Stored data:
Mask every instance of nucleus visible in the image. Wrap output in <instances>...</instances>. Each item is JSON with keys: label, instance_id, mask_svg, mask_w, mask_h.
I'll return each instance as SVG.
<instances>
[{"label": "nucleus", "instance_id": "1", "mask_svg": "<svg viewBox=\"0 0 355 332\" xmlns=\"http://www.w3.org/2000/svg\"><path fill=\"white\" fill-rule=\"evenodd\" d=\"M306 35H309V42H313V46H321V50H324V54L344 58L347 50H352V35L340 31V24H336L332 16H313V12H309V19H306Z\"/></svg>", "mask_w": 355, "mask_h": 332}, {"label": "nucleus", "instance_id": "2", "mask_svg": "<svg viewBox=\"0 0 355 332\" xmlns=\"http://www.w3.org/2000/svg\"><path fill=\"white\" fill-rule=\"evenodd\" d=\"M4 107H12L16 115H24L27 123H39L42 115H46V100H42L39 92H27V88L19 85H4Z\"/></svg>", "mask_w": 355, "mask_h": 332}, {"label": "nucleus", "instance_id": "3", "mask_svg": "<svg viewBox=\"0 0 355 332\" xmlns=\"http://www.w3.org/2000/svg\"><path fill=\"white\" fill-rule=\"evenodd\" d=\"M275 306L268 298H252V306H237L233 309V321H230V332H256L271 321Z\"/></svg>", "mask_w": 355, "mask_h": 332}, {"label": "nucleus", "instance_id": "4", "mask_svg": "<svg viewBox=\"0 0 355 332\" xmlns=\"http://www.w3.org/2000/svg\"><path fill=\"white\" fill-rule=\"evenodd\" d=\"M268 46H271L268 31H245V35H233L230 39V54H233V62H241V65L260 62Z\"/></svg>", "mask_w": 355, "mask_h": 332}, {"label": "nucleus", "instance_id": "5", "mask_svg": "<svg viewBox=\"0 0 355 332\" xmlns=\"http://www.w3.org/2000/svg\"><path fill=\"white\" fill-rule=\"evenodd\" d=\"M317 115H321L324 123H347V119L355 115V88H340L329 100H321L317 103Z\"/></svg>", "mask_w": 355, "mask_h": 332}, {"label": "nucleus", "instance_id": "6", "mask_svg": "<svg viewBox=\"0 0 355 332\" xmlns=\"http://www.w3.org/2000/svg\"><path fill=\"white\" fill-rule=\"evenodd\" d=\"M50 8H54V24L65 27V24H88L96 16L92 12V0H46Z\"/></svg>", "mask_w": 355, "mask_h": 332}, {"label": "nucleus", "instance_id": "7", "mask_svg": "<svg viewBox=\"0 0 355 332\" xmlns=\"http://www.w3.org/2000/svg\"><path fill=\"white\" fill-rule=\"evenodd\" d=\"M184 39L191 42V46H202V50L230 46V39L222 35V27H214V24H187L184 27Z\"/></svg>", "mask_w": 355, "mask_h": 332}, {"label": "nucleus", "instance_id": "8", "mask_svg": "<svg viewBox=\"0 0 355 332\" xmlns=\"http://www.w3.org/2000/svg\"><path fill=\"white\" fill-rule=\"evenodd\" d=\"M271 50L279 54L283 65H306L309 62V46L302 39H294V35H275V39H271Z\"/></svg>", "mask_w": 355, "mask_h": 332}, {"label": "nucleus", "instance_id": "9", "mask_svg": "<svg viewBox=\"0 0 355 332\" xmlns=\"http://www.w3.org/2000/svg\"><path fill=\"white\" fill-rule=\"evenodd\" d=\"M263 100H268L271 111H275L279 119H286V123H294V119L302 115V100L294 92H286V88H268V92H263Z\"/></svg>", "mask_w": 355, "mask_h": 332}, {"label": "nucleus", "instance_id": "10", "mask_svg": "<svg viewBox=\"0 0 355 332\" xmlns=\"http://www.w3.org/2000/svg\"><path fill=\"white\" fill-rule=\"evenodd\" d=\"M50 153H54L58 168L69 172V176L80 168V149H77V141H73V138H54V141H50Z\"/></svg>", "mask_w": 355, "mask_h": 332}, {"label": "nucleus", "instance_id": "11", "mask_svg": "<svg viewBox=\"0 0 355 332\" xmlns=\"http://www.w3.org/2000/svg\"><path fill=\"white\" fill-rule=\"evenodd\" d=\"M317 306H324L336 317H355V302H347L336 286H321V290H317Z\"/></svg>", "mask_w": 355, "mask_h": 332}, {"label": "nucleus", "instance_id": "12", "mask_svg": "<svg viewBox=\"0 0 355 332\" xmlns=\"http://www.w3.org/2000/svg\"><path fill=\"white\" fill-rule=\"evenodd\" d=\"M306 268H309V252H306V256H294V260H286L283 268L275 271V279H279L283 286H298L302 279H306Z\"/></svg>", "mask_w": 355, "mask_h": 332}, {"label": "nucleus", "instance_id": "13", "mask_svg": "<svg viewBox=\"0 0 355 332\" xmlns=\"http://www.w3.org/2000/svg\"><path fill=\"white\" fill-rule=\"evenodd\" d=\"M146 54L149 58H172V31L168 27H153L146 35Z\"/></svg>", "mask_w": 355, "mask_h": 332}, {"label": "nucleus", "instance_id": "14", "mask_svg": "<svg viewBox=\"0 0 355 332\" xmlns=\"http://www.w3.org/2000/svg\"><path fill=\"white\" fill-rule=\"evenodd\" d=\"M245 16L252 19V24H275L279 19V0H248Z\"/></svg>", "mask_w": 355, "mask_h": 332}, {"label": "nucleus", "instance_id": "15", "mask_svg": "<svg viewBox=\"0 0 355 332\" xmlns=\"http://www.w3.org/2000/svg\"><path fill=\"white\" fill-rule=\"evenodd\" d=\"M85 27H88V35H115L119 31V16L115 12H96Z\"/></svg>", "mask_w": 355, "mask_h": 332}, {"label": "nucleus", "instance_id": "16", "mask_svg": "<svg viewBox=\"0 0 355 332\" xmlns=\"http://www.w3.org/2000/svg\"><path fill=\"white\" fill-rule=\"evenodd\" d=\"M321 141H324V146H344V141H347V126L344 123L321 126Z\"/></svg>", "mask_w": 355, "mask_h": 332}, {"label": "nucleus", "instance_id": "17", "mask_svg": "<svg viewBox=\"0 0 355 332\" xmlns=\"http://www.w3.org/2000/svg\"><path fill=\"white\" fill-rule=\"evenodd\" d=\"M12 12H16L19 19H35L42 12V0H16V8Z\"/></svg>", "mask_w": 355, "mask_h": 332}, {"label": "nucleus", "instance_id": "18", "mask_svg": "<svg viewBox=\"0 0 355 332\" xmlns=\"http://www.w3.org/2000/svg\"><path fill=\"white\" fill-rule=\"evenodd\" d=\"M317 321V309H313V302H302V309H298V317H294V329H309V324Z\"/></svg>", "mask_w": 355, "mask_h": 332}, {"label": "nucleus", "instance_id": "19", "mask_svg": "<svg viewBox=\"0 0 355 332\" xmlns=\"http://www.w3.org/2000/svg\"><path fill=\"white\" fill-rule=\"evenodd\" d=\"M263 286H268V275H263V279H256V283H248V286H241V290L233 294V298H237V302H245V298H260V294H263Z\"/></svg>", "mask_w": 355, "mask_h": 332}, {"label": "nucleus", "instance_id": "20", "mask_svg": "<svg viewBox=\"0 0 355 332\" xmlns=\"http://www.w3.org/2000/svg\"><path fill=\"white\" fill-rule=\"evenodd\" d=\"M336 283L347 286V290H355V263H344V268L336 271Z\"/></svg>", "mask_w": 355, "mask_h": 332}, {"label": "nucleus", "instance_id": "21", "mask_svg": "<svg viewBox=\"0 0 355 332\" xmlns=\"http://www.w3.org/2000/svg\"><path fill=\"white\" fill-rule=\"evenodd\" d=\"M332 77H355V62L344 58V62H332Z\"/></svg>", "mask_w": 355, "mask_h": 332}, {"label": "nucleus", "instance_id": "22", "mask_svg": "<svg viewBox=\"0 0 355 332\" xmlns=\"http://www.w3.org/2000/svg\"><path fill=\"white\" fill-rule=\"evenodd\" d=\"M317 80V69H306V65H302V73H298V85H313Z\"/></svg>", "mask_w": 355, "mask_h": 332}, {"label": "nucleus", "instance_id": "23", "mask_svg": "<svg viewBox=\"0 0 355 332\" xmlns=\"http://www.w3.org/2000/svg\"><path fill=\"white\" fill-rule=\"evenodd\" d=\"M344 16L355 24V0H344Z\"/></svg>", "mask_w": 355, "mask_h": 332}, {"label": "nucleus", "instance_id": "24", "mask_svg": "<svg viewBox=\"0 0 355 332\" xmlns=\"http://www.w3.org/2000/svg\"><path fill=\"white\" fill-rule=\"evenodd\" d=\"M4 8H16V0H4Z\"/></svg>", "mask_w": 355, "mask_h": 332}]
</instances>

Objective: Copy out every line of the material above that contains the word "instances".

Written solution:
Mask every instance of nucleus visible in the image. Wrap output in <instances>...</instances>. Each item is JSON with keys: label, instance_id, mask_svg, mask_w, mask_h.
<instances>
</instances>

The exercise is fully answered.